Retail electricity prices rise, spurred by boost in delivery costs, EIA says
Retail electricity prices have risen over the past decade even as the cost of natural gas, one of the main fuels for producing electricity, has fallen, according to the U.S. Energy Information Administration.
The average retail price of electricity in the United States has risen about 1.5% per year between 2006 and 2016, roughly the same as the 1.6% rate of annual inflation, while the price of natural gas for generators have fallen at an average rate of 8.4% per year since 2006.
Much of the gap between the two price trends during that period has been filled by the cost of producing and delivering electricity, according to the EIA.
Hydraulic fracturing has had a huge effect on the economy as a whole, creating a boom in exploration and production, altering the United States’ strategic position as an energy producer and forcing coal and nuclear plants to close. But, according to the EIA, electricity consumers have not reaped those benefits commensurately.
Even though the portion of costs attributed to power production for most utilities has decreased from 69% to 54%, the cost of delivering electricity to customers has risen.
Delivery costs have increased in real 2016 dollar terms from 2.2 cents/kWh in 2006 to 3.2 cents/kWh in 2016, offsetting the decrease in the generation costs, according to the EIA data, which is compiled from utility financial reports filed with the Federal Energy Regulatory Commission. The EIA says those reports represent about 70% of all electric utility spending.

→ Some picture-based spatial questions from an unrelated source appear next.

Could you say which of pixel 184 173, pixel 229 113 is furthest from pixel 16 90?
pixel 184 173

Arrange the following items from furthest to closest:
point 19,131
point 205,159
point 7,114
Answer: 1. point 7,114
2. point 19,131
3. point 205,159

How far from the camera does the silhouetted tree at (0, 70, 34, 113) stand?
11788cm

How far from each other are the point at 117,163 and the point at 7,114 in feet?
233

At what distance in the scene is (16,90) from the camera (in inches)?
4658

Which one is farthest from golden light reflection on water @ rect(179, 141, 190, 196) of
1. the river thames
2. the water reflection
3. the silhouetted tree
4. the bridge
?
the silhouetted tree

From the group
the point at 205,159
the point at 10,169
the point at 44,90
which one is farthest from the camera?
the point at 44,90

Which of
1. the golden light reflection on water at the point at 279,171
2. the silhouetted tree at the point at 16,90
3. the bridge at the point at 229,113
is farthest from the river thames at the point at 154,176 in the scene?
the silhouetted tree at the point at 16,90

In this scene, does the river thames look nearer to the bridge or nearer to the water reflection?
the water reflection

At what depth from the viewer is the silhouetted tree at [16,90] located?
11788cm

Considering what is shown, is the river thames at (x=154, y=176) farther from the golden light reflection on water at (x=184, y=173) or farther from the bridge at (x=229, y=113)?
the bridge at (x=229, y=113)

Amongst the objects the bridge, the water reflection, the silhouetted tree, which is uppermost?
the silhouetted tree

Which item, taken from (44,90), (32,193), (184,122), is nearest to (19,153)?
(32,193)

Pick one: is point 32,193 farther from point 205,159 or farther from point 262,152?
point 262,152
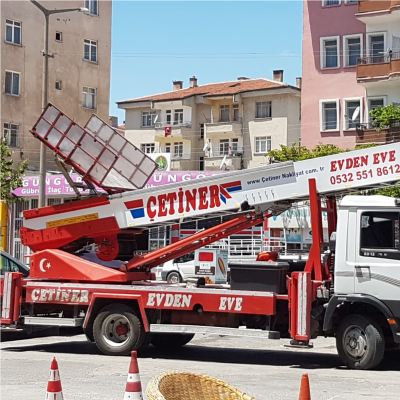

Delivery costs include costs associated with building and maintaining transmission and distribution networks, the costs of servicing customers, as well as administrative costs. The EIA attributes the rising costs in part to replacing aging infrastructure. Delivery costs have also taken up a rising share of overall electricity costs, rising from a 22% contribution in 2006 to 36% in 2016, according to the EIA.
Administrative and general expenses, meanwhile, have risen by 20% in real dollar terms since 2006, even though those costs account for a smaller portion of the overall costs of providing electricity, according to the EIA data.